Manufacture of sintered aggregate using washing aggregate sludge and ground granulated blast furnace slag: Characterization of the aggregate and effects on concrete properties

Ozkan H., KABAY N.

CONSTRUCTION AND BUILDING MATERIALS, vol.342, 2022 (SCI-Expanded) identifier identifier

  • Publication Type: Article / Article
  • Volume: 342
  • Publication Date: 2022
  • Doi Number: 10.1016/j.conbuildmat.2022.128025
  • Journal Indexes: Science Citation Index Expanded (SCI-EXPANDED), Scopus, Academic Search Premier, Aerospace Database, CAB Abstracts, Communication Abstracts, INSPEC, Metadex, Veterinary Science Database, Civil Engineering Abstracts
  • Keywords: Washing aggregate sludge, Ground granulated blast furnace slag, Sintered aggregate, Concrete, Physical properties, Mechanical properties, Durability, FLY-ASH, LIGHTWEIGHT AGGREGATE, SEWAGE-SLUDGE, PELLETIZATION PROCESS, DURABILITY, MICROSTRUCTURE, MINERALOGY, BINDERS
  • Yıldız Technical University Affiliated: Yes


The aggregate occupies the highest volume of concrete and alternative methods to replace it using waste materials or by-products are required which can consequently preserve the natural resources. This paper investigates the utilization of washing aggregate sludge (WAS) waste generated from a local aggregate quarry and ground granulated blast furnace slag (GGBFS) to manufacture sintered aggregate. The properties of sintered aggregate were characterized by physical and mechanical tests and microstructural analysis. The aggregate was incorporated in concrete as a substitute for the coarse aggregate to determine its effects on the physical, mechanical, and durability properties. Test results showed that the inclusion of sintered aggregate slightly reduced the oven-dry density and considerably increased the water absorption and permeable voids of concrete. The compressive strength and modulus of elasticity of concrete decreased by up to 16 and 15%, respectively, with increased sintered aggregate ratio. The chloride ion penetrability and chloride migration coefficient of the concrete insignificantly changed with the incorporation of sintered aggregate.
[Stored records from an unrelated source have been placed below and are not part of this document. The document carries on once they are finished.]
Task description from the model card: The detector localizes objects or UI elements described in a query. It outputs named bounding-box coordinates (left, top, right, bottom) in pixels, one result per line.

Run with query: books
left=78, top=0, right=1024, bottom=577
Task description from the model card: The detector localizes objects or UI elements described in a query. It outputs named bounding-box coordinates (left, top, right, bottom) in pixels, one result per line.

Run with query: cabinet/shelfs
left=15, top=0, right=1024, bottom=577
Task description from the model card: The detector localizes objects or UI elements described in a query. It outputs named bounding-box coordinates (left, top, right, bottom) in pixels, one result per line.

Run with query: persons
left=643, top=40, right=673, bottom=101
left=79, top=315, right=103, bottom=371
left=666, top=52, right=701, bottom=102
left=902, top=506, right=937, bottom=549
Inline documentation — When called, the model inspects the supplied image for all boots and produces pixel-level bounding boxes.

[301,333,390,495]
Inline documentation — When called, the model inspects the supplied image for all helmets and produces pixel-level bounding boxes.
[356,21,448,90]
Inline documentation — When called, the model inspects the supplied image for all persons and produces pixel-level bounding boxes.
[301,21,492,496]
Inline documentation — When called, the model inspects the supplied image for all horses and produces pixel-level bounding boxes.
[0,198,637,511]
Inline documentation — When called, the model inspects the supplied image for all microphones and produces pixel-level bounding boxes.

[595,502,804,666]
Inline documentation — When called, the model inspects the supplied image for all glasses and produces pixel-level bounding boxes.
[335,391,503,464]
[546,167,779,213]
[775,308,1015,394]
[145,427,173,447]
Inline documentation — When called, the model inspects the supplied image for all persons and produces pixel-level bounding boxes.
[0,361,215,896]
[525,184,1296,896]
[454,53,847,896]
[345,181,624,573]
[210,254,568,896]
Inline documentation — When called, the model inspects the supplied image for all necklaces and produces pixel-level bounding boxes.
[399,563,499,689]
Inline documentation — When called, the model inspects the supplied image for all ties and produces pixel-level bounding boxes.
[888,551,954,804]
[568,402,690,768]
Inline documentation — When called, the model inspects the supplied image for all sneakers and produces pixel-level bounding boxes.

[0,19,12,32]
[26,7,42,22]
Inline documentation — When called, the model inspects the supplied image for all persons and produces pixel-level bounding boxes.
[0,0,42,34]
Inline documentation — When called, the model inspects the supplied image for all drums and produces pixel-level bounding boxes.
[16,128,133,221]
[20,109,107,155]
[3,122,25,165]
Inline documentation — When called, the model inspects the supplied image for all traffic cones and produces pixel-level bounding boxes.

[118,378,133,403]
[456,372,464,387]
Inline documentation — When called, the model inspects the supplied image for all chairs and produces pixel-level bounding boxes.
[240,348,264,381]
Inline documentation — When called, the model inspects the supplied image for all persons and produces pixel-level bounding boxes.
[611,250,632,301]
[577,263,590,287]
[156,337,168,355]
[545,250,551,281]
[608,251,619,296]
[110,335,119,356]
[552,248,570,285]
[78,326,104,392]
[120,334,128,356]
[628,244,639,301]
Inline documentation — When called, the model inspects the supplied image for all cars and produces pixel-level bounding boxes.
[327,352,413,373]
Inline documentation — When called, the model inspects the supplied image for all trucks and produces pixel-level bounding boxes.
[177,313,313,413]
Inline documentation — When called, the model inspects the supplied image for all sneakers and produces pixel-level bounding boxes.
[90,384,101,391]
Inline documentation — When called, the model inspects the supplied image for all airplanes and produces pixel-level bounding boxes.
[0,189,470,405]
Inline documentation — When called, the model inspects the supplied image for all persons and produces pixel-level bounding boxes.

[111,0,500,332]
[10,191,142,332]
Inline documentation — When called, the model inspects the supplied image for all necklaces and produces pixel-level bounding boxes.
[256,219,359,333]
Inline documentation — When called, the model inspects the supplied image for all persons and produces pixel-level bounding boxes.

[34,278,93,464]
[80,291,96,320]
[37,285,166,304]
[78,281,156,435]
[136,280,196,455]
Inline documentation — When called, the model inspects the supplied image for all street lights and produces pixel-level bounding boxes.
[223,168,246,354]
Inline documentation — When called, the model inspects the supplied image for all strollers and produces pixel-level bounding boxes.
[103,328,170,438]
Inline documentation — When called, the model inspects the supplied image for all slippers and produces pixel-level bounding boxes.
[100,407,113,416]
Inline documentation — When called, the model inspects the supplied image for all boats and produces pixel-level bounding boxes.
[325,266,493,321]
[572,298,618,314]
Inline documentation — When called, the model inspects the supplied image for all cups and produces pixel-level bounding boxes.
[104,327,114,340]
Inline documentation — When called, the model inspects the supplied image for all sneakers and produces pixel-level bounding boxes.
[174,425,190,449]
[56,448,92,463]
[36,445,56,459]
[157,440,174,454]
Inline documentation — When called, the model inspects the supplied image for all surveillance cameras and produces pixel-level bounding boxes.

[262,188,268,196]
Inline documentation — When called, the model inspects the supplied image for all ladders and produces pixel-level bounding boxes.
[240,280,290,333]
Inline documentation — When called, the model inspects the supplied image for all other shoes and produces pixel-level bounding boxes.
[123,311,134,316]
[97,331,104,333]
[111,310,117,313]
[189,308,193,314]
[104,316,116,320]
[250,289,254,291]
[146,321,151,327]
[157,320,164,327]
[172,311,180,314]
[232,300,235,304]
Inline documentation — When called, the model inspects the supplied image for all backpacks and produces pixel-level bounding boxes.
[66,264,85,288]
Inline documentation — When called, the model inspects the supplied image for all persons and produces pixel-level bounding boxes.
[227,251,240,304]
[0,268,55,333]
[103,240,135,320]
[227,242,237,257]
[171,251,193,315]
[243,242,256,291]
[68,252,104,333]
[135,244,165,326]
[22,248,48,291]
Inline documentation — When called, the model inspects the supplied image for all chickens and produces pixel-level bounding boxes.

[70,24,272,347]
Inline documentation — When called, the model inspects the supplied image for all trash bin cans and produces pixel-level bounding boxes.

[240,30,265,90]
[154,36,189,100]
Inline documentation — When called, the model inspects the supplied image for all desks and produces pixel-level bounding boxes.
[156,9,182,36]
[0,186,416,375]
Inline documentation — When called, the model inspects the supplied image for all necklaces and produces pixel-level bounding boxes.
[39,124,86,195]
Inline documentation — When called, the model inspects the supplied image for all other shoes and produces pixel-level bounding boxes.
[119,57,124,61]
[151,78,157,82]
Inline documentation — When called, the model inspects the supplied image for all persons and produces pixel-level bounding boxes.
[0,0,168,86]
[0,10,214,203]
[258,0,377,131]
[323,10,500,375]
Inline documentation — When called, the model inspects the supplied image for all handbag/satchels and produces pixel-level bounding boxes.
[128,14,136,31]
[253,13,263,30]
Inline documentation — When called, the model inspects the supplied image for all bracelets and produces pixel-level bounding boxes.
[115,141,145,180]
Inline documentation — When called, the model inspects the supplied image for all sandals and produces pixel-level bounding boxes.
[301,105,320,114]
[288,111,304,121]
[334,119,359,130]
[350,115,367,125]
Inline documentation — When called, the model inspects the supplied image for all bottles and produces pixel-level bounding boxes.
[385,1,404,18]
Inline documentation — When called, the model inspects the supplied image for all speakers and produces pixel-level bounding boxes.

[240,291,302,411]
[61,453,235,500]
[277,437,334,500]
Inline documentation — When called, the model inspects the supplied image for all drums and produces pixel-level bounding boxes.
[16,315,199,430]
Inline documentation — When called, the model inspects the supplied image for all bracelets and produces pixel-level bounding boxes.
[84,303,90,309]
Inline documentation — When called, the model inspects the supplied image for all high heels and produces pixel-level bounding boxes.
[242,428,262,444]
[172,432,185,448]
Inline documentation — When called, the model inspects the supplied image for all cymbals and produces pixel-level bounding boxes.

The research outcomes indicated the possibility of manufacturing sintered aggregate using WAS and GGBFS and its efficient utilization in concrete production and the optimum replacement ratio of sintered aggregate was found as 30% which yielded 28-day compressive strength of more than 50 MPa and comparable durability properties with reference concrete.